Lo dice il presidente della CCIAA di Agrigento, Vittorio Messina che continua: “In questa direzione, avendo creduto nell’uomo e nel progetto, ho contribuito all’elezione di Lo Bello al vertice del sistema camerale italiano mettendo a disposizione la mia non breve esperienza maturata in questi ultimi dieci anni sia come presidente della Camera di commercio di Agrigento.

Tuttavia, ho dovuto constatare ultimamente che esiste una notevole discrasia tra gli impegni programmatici del nuovo presidente, le parole d’ordine ripetute quotidianamente e i comportamenti concreti per fare si che la riforma in discussione in Parlamento diventasse un’opportunità per costringerci a ripensare in profondità il sistema camerale ed a innovare il modello operativo.

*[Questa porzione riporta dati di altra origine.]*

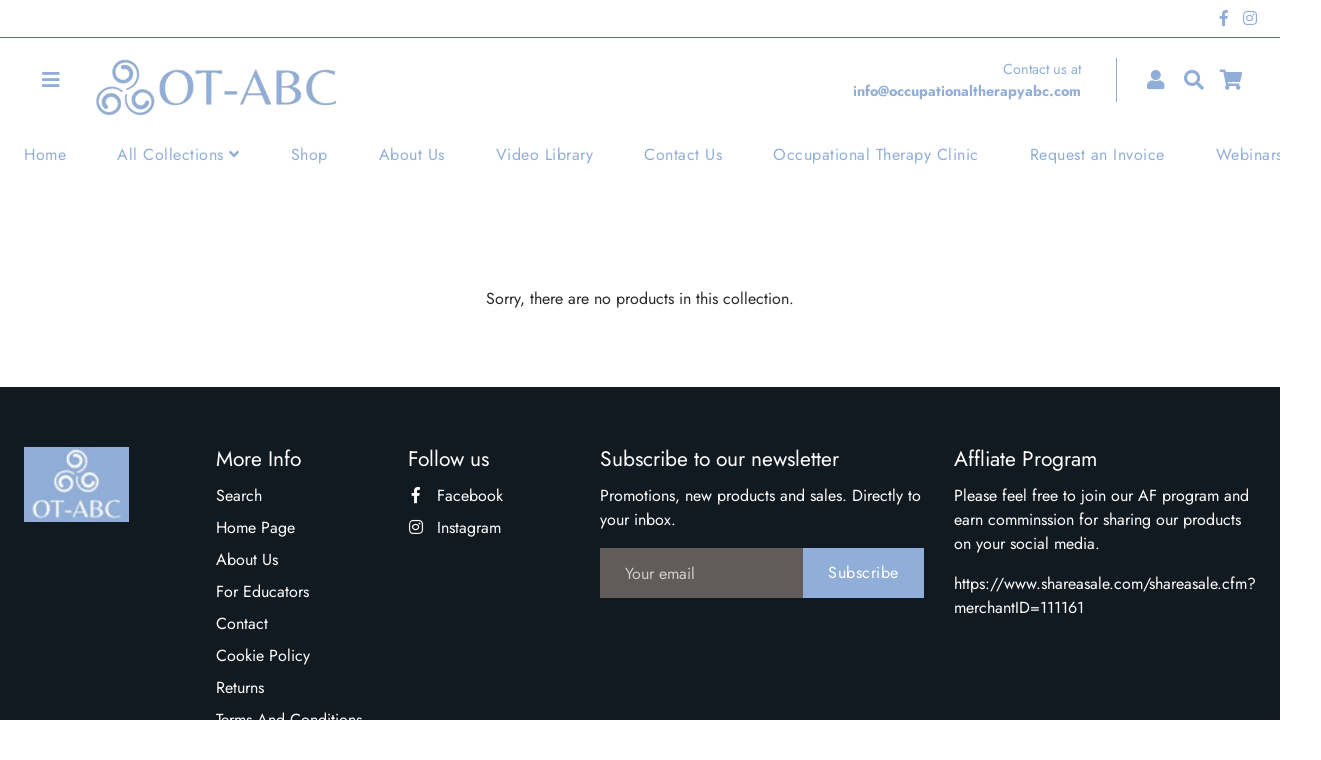

--- FILE ---
content_type: text/css
request_url: https://ot-abc.com/cdn/shop/t/10/assets/mystyle.scss.css?v=75268369514851248511756200127
body_size: -346
content:
.nav-container-left-icons{display:block!important}.gridd .leftbtn{margin:0!important}@media screen and (max-width: 769px){.header-container{height:100%!important}.gridd{flex-direction:column!important;align-items:center!important}}.grid-product__title{display:-webkit-box;-webkit-line-clamp:2;-webkit-box-orient:vertical;overflow:hidden}.grid-product__wrapper{display:flex;flex-direction:column;justify-content:space-between;height:100%}.grid-product__meta{padding-top:14px!important}@media screen and (max-width: 769px){.grid__item{padding-left:7px!important}.sales-tag{line-height:14px!important;font-size:16px!important;padding:5px 4px!important;font-size:11px!important}.btn--add-to-cart{margin-top:10px!important}}
/*# sourceMappingURL=/cdn/shop/t/10/assets/mystyle.scss.css.map?v=75268369514851248511756200127 */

In particolare la distonia – prosegue Messina – tra le dichiarazioni roboanti del dopo elezione e l’inerzia successiva si è tradotta in una condizione di debolezza nei confronti degli interlocutori istituzionali, del Governo e del Parlamento. Senza contare la delusione di chi ha creduto di aprire una nuova stagione per portare a valore il confronto con il mondo associativo e le forze sociali.

Nel fare queste considerazioni ho nelle orecchie l’eco dell’ultima assemblea dei presidenti delle camere di commercio d’Italia dove si sono appalesate non poche frizioni e riserve sul modo di procedere da parte della presidenza nazionale.
La conseguenza più appariscente di tale inerzia e quindi della mancanza di incisività si coglie nella fase costitutiva della nuove Camere siciliane a seguito degli accorpamenti decisi e già confermati per decreto del Mise, in quanto i ritardi che si registrano sembrano dettati da motivazioni poco plausibili e piuttosto legate a spartizioni di Enti e controllate che suscitano appetiti inconfessabili come nel caso della società che controlla l’aeroporto di Catania.

In questo caso non va dimenticato – conclude Messina – che Lo Bello presiede la Camera di commercio di Siracusa e non sembra avere fretta di procedere all’insediamento del nuovo consiglio che include anche Catania e Ragusa, quasi che si intravedesse la difficoltà di dare vita ad equilibri rassicuranti.
Comprendo che queste affermazioni segnano un elemento di discontinuità con la strategia del vertice di Unioncamere, ma il mio ruolo prioritario all’interno del sistema camerale rimane quello di considerarmi sempre e comunque al servizio delle imprese in coerenza con i principi che mi contraddistinguono e che mi portano a privilegiare la lealtà rispetto alla fedeltà”.